私は大学には行かなかったんですよ。F1ドライバーになりたくて、高校卒業後は東京でレース活動をしていました。でもレースってお金がすごくかかるんですよ。ですので、お金を出してくれるスポンサーを探すために人に紹介してもらったり、長者番付に乗っている人やレーシングカーに載っているスポンサー名にひたすら電話して営業する日々を送っていました。
そんな中で私のサポートをしてくれていたのが、そのディズニーランドの下請けの会社でした。
その頃ちょうどエレクトリカルパレードが始まる年で、『人が足りないからバイトをしてくれ』と言われ、それがきっかけでオリエンタルランドに入社しました。

レースの世界は他のスポーツと違って、完全実力主義じゃないとこがあるんですよ。理不尽なこともありましたし。その理不尽な世界を変えたいという想いを持つようになって、そのためには力を付けないといけないと考え、レースは引退しました。
その後は父の跡を継ぐために最初は上野の機械屋さんで約1年、京都のホールで約1年お世話になり、㈱大阪商会に帰って来ました。

―パチンコ業界に対して抵抗はありませんでしたか?

私はパチンコ屋の2階で生まれ育ち、軍艦マーチ聞きながらいつも学校に行っていたので、当たり前というか、パチンコ屋さんもその辺の飲食店や花屋さんとか服屋さんと変わらないお店、普通の商売だと思っていました。
周りからのイメージがあまり良くないなと思い始めたのは小学校の高学年くらいからです。
『あそこの家はパチンコ屋さんだからあんまり遊びに行くんじゃない』と言われているのを聞いたことがあって、「パチンコってもしかしてイメージ悪いのかな」って意識し始めました。
でも私は父の跡を継ぐものだとずっと意識して育ってきたので、イメージが悪いと気づいてもパチンコ業界を嫌になることはありませんでした。イメージがよくなるといいなとは思っていましたが。

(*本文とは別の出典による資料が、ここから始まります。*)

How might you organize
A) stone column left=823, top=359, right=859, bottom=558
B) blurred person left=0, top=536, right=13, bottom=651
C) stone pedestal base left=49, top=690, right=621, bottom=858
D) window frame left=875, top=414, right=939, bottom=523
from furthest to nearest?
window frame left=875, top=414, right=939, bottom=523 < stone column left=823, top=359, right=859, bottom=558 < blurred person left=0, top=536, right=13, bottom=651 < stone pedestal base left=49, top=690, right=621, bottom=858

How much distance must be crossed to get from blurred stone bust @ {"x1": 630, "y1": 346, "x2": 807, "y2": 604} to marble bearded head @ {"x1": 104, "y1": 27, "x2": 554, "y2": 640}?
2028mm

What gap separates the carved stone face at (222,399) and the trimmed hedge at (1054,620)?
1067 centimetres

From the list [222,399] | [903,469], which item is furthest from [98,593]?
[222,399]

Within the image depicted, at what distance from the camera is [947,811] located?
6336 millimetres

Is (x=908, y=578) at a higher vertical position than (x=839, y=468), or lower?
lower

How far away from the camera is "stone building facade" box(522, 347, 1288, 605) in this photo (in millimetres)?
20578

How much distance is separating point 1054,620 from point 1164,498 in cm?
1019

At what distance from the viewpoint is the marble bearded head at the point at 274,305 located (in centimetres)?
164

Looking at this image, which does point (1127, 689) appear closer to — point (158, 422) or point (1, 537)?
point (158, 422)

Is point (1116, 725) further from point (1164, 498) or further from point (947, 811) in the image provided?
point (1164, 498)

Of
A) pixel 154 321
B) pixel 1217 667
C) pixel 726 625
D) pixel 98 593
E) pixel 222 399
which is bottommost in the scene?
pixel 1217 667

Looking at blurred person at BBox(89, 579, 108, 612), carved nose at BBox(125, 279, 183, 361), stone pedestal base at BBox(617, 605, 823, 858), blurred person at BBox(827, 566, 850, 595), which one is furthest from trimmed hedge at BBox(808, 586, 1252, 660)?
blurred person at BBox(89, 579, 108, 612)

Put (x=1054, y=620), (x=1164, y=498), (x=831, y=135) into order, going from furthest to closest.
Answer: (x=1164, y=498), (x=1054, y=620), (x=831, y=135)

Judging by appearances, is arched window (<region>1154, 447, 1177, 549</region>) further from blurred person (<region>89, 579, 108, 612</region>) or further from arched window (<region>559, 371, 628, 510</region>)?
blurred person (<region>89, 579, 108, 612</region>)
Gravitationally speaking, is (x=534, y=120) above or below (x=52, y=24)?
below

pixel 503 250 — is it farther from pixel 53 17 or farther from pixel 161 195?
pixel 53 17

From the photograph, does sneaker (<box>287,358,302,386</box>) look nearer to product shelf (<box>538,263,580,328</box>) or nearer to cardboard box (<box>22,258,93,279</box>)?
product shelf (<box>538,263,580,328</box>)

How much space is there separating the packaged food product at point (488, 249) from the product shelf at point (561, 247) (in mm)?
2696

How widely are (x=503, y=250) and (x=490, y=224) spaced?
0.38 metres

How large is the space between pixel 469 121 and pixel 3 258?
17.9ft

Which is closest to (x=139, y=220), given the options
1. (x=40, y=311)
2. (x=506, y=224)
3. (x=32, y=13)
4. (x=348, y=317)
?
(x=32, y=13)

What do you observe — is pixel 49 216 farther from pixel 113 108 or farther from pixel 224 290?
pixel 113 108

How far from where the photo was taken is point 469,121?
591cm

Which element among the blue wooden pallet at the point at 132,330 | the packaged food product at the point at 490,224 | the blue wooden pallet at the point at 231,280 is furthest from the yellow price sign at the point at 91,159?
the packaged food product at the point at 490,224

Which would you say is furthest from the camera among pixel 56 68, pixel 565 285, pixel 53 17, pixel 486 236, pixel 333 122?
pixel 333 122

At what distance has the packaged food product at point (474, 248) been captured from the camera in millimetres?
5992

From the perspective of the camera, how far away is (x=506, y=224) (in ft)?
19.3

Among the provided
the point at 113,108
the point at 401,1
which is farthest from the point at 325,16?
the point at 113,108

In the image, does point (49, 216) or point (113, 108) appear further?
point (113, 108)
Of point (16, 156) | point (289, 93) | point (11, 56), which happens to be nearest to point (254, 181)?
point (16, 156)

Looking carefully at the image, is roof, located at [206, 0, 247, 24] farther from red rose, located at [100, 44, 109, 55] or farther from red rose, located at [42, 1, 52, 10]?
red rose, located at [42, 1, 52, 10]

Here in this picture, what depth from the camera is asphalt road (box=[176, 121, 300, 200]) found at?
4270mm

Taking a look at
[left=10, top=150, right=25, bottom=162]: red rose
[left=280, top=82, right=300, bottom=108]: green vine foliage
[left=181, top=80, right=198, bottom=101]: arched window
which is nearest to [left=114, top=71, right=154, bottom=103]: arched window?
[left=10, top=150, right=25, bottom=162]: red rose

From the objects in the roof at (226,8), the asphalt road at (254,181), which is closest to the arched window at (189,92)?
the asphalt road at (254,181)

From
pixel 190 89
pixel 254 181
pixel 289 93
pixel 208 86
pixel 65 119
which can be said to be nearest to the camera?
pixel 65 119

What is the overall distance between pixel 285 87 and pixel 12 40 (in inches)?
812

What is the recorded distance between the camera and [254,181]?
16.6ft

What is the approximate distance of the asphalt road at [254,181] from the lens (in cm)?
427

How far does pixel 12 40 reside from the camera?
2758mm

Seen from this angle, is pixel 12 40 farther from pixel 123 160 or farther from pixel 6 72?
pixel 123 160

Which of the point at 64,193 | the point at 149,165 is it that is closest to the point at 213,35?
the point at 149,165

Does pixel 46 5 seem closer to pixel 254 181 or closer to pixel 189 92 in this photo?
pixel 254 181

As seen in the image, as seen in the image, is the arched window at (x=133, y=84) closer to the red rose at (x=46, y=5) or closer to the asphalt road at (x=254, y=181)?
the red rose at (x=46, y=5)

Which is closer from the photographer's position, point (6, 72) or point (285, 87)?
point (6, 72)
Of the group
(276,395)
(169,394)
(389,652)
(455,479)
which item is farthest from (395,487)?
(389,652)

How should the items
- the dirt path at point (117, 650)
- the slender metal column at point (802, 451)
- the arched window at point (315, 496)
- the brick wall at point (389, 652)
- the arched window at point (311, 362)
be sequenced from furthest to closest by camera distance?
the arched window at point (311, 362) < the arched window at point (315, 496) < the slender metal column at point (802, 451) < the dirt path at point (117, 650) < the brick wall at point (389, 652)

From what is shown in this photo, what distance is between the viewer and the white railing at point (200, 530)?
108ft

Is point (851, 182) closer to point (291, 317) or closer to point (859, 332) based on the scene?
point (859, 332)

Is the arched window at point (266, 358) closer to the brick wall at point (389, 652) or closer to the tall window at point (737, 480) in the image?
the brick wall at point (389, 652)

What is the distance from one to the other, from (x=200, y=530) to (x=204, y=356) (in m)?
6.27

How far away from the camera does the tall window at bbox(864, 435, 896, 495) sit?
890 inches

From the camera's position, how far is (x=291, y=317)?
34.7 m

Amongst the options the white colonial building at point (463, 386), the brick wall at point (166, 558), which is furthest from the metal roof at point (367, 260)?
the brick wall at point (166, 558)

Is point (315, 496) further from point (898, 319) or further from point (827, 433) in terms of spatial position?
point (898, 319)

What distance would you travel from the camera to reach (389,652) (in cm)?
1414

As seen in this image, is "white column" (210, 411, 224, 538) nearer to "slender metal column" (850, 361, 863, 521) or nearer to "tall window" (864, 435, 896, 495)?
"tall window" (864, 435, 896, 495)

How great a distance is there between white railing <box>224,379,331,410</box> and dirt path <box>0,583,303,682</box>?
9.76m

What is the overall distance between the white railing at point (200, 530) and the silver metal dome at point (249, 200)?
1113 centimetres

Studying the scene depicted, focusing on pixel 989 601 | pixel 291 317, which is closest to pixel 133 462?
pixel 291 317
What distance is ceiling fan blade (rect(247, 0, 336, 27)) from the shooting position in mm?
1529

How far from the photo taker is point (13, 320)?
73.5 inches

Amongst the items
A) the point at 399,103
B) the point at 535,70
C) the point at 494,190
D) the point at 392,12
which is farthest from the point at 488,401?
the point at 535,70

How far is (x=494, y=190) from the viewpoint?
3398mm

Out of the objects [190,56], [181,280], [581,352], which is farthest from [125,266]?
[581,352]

―戻って来られた時はどのようなポジションだったんですか?

まずは現場です。その後すぐ店長になり、入社して1年後には営業部長になりました。たぶん父としてはそんなにすぐに上がらせたくはなかったと思うんですけど、当時は会社が大変な時期だったので、仕方ないところはありましたね。

―当時の会社の課題はどのようなものがあったのでしょうか?

大手と比べて小さい会社は資金力はないですが、機動力が売りですよね。でも、当時は機動力が低かったんです。
本部と現場にズレがあって、本部が現場に対し、できると思って言っていることが実際現場ではできていないことがたくさんありました。その本部と現場のズレをなくしていくようにするのが一番の仕事でしたね。

―入社当初は現場から反発などはなかったですか?

ありました。今の父で2代目、僕で3代目なんですね。
長いスタッフは当然、「業界経験が1、2年しかないのに、何がわかるんだ!」ってことを思いますよね。
でも当時のお店はお客様が全然入っていなかったですよ。
だからどんなに業界歴が長い方たちが、あーでもないこーでもないと言ってきても、でも今お客様はいないじゃんというのがありました。確かに本部経営陣の指導も悪いけど、実際現場を守って来たあなたたちにも責任はあるじゃないの?と思っていたので、あまり物怖じはしなかったです。
これが5万稼働2万枚のお店だったら、さすがに口出しできないんですけどね。会社の状態が良くなかったことで、逆に私は会社にすっと入っていくことができました。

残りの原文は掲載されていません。